Connect the imagining with strategy and organizing 

 

And of course nothing comes to reality just by imagining. As Ruha Benjamin says in her book Imagination: A Manifesto

 

“When we work to cultivate a collective vision for transforming the world, we must be careful not to fetishize imagination as somehow operating magically and independently from other powerful ingredients, like strategizing and organizing, to make our vision a reality.”

 

So what we really need to do is imagine the future we want, whether that be in our organization or in the world, and then we figure out what strategies we can use to help us get there, and who the people are who need to be involved. For changes within your organization, this will likely be part of a strategic plan or specific project. For big global problems, the scale might be beyond our capacity to do alone, and so then the strategy might focus on one piece of the imagined future that we can impact, in connection to a broader movement that together has the capacity to make changes.

 

Let’s go back to the Prisoners’ Justice Film Festival as an example. The festival was a way of spreading the imagined future of a global prison abolition movement by sharing it with artists, activists, filmmakers, former prisoners, people working in prison solidarity, and people who had never considered that it might be possible to get rid of prisons. It was an opportunity to learn about current conditions and dream of a future without prisons (imagination), and also to build connections (organizing). It was building on and inspired by a series of abolitionist strategies such as decarceration, decriminalization, and building transformative justice alternatives. and people who were working to enact those strategies to move toward that future by creating restorative/transformative ways of addressing the root causes of crime, advocate for prisoners’ rights, campaigns to decrease the number of people in prison for minor crimes, and so on. 

 

This is the sort of imagined future that takes generations to create, and faces many challenges and setbacks along the way. Sometimes it feels like one step forward, two steps backward.

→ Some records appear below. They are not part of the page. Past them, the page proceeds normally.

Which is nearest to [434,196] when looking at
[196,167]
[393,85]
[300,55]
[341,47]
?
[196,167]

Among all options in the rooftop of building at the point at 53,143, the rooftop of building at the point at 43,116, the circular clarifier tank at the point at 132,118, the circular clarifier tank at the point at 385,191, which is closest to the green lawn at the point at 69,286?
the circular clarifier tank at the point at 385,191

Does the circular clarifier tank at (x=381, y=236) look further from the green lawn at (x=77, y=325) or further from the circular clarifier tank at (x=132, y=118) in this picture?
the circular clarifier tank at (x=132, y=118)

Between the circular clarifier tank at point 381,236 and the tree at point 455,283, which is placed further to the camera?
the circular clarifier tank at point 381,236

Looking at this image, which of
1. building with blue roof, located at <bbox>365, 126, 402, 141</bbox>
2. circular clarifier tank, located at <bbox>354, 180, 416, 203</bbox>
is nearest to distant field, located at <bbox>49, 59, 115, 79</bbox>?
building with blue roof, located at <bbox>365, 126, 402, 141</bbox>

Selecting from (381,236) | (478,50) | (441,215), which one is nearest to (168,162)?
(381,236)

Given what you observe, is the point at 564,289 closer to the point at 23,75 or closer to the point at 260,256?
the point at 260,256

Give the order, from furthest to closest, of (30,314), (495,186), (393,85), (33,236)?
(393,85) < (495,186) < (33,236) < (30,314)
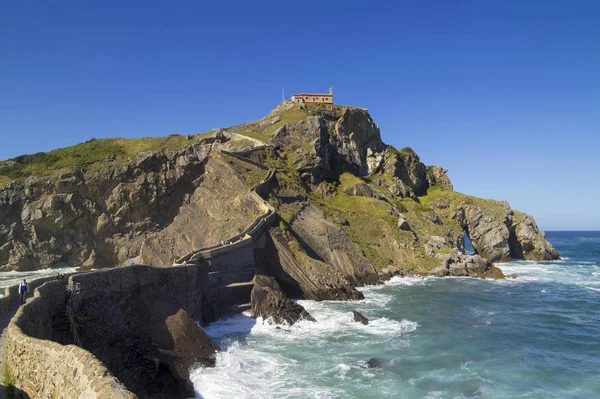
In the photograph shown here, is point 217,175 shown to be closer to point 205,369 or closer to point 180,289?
point 180,289

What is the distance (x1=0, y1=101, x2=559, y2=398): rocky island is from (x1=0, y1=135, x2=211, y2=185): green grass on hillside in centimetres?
38

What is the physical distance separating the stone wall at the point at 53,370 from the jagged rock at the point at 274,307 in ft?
67.1

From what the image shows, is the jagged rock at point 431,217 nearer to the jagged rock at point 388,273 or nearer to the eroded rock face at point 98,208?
the jagged rock at point 388,273

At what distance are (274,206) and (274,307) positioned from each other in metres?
19.0

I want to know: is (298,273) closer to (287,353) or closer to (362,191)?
(287,353)

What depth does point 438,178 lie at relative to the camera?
90000 mm

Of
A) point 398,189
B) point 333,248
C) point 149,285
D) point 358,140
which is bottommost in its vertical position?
point 149,285

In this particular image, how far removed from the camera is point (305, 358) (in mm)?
25031

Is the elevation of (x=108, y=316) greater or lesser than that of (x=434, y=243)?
lesser

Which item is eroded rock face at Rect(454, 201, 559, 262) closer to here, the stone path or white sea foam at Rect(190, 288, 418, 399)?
white sea foam at Rect(190, 288, 418, 399)

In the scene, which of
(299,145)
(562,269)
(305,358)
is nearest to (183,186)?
Result: (299,145)

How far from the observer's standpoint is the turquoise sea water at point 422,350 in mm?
20938

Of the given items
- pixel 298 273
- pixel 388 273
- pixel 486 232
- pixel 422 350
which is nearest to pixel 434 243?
pixel 388 273

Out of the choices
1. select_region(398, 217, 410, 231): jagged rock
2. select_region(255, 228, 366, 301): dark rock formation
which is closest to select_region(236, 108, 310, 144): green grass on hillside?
select_region(398, 217, 410, 231): jagged rock
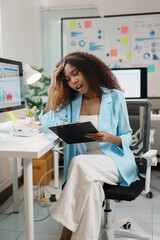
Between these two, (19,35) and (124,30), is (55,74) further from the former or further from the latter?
(124,30)

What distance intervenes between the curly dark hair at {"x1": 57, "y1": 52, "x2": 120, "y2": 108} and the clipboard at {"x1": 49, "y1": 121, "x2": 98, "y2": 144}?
0.38 m

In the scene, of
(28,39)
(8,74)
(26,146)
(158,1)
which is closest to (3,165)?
(8,74)

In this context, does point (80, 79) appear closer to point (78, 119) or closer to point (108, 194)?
point (78, 119)

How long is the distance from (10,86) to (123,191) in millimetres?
1010

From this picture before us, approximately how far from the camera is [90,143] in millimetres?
1842

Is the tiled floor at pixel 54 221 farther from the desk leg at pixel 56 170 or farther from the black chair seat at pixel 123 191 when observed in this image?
the black chair seat at pixel 123 191

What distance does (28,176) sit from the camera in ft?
4.78

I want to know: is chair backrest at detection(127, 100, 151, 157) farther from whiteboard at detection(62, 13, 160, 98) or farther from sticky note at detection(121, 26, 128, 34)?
sticky note at detection(121, 26, 128, 34)

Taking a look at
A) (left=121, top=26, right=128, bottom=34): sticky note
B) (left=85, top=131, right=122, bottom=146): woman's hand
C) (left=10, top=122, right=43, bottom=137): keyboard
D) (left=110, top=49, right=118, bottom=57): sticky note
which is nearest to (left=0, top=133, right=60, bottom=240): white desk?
(left=10, top=122, right=43, bottom=137): keyboard

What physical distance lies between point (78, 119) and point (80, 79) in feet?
0.83

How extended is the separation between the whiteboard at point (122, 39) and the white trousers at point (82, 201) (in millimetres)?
2205

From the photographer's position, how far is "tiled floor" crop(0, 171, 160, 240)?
6.56 feet

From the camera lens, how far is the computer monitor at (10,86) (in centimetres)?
189

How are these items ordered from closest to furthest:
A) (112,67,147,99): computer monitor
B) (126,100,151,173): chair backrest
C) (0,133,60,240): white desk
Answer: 1. (0,133,60,240): white desk
2. (126,100,151,173): chair backrest
3. (112,67,147,99): computer monitor
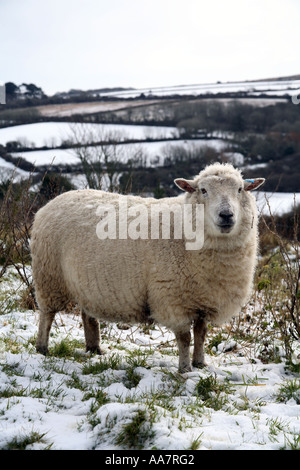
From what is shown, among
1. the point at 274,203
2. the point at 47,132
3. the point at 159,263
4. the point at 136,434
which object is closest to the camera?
the point at 136,434

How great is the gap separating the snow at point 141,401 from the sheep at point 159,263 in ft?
1.21

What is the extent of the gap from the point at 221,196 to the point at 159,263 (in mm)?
789

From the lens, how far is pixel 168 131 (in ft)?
94.6

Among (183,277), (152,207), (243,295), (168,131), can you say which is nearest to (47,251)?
(152,207)

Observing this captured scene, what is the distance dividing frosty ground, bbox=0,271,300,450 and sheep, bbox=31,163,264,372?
0.37 meters

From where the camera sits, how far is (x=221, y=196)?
3.35m

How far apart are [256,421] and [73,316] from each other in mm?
3315

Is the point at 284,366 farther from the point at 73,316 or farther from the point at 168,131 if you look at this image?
the point at 168,131

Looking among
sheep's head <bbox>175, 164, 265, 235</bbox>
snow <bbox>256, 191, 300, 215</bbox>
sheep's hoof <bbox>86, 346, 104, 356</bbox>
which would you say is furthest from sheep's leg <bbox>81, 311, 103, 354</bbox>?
snow <bbox>256, 191, 300, 215</bbox>

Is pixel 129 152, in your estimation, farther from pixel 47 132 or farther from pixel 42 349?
pixel 42 349

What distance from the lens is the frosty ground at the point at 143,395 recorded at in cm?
232

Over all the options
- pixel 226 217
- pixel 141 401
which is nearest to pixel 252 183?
pixel 226 217

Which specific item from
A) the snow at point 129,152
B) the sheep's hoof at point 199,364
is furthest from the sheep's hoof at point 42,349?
the snow at point 129,152

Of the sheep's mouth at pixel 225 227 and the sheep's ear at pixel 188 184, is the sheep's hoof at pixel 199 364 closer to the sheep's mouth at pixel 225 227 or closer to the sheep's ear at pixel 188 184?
the sheep's mouth at pixel 225 227
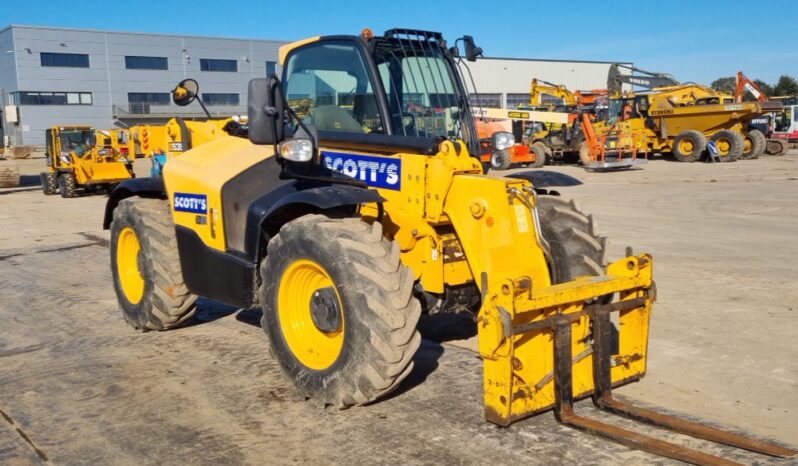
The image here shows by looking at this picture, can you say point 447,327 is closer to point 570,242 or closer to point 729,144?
point 570,242

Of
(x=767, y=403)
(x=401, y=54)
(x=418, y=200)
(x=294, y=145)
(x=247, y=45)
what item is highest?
(x=247, y=45)

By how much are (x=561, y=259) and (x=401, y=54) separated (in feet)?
5.86

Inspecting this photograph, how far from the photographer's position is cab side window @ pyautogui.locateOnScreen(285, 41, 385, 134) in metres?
5.14

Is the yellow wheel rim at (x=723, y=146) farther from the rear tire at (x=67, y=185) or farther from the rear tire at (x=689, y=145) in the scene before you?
the rear tire at (x=67, y=185)

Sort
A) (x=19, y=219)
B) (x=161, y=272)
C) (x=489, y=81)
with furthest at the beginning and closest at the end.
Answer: (x=489, y=81), (x=19, y=219), (x=161, y=272)

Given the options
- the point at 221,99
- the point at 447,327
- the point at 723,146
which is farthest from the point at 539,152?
the point at 221,99

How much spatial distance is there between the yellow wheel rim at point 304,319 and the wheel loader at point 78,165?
60.8 ft

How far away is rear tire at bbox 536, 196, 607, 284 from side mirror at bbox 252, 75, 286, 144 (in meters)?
1.92

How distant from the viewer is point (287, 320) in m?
4.87

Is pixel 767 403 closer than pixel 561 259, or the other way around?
pixel 767 403

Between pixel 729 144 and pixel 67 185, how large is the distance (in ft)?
Result: 70.5

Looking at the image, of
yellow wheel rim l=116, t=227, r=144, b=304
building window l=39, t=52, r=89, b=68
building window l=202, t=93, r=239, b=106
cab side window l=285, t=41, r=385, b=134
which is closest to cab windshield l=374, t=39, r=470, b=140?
cab side window l=285, t=41, r=385, b=134

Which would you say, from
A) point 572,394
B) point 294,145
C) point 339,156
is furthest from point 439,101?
point 572,394

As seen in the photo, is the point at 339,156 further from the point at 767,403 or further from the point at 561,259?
the point at 767,403
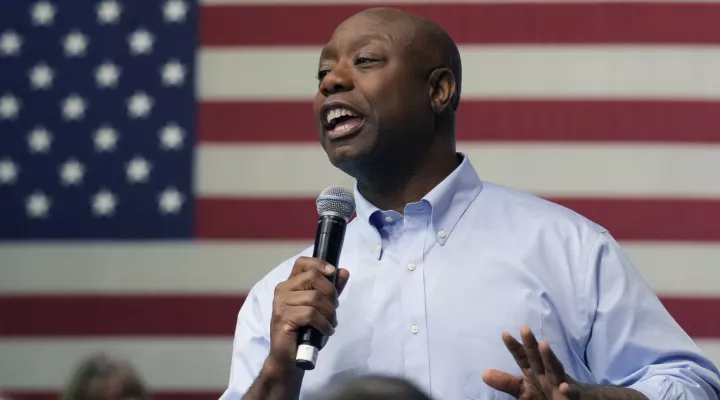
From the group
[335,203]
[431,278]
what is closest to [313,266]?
[335,203]

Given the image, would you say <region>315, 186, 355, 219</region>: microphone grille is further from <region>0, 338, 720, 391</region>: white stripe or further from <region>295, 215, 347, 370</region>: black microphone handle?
<region>0, 338, 720, 391</region>: white stripe

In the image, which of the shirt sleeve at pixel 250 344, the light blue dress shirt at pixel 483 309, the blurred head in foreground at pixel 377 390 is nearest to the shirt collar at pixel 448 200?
the light blue dress shirt at pixel 483 309

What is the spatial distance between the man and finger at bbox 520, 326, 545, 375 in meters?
0.17

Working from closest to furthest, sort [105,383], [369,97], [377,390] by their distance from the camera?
[377,390] < [369,97] < [105,383]

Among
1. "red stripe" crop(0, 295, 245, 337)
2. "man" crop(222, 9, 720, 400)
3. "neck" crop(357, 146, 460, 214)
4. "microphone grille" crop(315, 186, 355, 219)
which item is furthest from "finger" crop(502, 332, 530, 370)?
"red stripe" crop(0, 295, 245, 337)

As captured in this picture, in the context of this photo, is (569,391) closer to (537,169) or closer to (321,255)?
(321,255)

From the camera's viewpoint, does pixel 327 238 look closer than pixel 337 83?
Yes

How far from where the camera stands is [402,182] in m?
2.16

For example, over the years since I first got involved with the film festival, there have been wins like the decriminalization of cannabis in Canada and many parts of the US, which used to send many people to jail for small drug crimes, and there has been at the same time, new tough on crime legislation and increased policing and surveillance. At the community level, people have come up with new ways to address the roots of crime through mutual aid and community justice approaches, even while roots such as poverty and housing access become worse. 

 

This makes it even more important that people find inspiration in the big wild beautiful goal they have imagined together, remembering that this is about a beautiful imagined future helps to stay motivated in the difficult moments.